> [Consegna] Riporta fedelmente il passo del testo su Rimini nel 1797 che va da "Il Vicario Pandolfi" fino a "di Pasqua [FGSR].", incluso.

> [Testo della pagina]
"""

Comincia a circolare per Rimini un lettera a stampa (datata 7 febbraio) che il vicario generale di Pesaro, don Luigi Pandolfi, ha inviato ai suoi "Cittadini Parroci": "il Generale in Capite delle Truppe Francesi" Bonaparte gli ha fatto conoscere personalmente "che anche i Guerrieri avvezzi al fuoco, ed alle stragi possono essere sensibili, giusti, e Religiosi" [FGSR]. Non ci sarà nessuna leva di soldati: quindi i parroci dovranno farsi "premura di rasciugare il pianto di tanti miseri Genitori, spremuto amaramente dal volontario esilio de’ loro Figli, e di richiamare questi teneri Oggetti del loro amore, gli appoggi della loro canuta, ed inoltrata età. Così potranno di conserva attendere all’Agricoltura, o al Coltivamento di quelle Arti, cui sono applicati a loro privato, e pubblico vantaggio".

Il Vicario Pandolfi spiega poi di aver avuto assicurazioni sul rispetto della Religione e delle proprietà individuali, con la promessa di risarcimenti per i danni eventualmente arrecati dai soldati dell’armata francese nonostante le severe leggi imposte all’esercito. Il messaggio ai "Cittadini Parroci" si chiude in chiaro stile rivoluzionario: "Salute, e Fraternità". Il Pro-Vicario di Rimini, canonico Baldini il 18 febbraio avverte i fedeli che il Papa Pio Sesto, visti la penuria e l’altro prezzo dei cibi "che alla Quaresima si confanno", concede agli abitanti della nostra Diocesi poter usare anche latticini, uova e carni, con limitazioni relative ai primi quattro giorni della Quaresima, al mercoldì dei "quattro Tempi", al venerdì e al sabato di ogni settimana, ed agli ultimi quattro giorni prima di Pasqua [FGSR].

 

 

 

2.5 "In mezzo a tanta miseria…"

Al "Cittadino Generale in Capite dell’Armata Francese in Italia Buonaparte li 7. Febrajo 1797", i Rappresentanti della Municipalità riminese inoltrano una lunga petizione, nella quale espongono "la situazione deplorabile della loro Città per ottenere per essa tutta quella commiserazione, che, avuto riguardo alle circostanze, può meritare la di lei innocenza, ed il diritto che ha per ciò di essere esaudita dal cuore benefico, non meno che compassionevole" di Napoleone [AP 502]. Nel documento si prende "la cosa un poco più da lontano", per dimostrare "l’onestà della petizione" stessa: nel luglio ’96 "quest’infelice Città senza la più piccola colpa per sua parte e solo per l’altrui acciecamento, fu costretta di pagare in tre giorni all’Armata francese la rispettabile somma di scudi sessantatremila settecento in moneta sonante di banco. Questo pagamento per la ristrettezza del tempo, e per l’esorbitanza della somma fu non solo superiore alle forze de Contribuenti, ma non fu neanco eseguito colle regole della giustizia, poicché Rimino dovette improntare anche per quelle Municipalità che non avevano denaro".

"""

> [Dati raccolti]
"""

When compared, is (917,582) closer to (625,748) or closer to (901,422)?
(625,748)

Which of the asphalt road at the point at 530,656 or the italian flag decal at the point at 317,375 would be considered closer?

"""

> [Soluzione]
Il Vicario Pandolfi spiega poi di aver avuto assicurazioni sul rispetto della Religione e delle proprietà individuali, con la promessa di risarcimenti per i danni eventualmente arrecati dai soldati dell’armata francese nonostante le severe leggi imposte all’esercito. Il messaggio ai "Cittadini Parroci" si chiude in chiaro stile rivoluzionario: "Salute, e Fraternità". Il Pro-Vicario di Rimini, canonico Baldini il 18 febbraio avverte i fedeli che il Papa Pio Sesto, visti la penuria e l’altro prezzo dei cibi "che alla Quaresima si confanno", concede agli abitanti della nostra Diocesi poter usare anche latticini, uova e carni, con limitazioni relative ai primi quattro giorni della Quaresima, al mercoldì dei "quattro Tempi", al venerdì e al sabato di ogni settimana, ed agli ultimi quattro giorni prima di Pasqua [FGSR].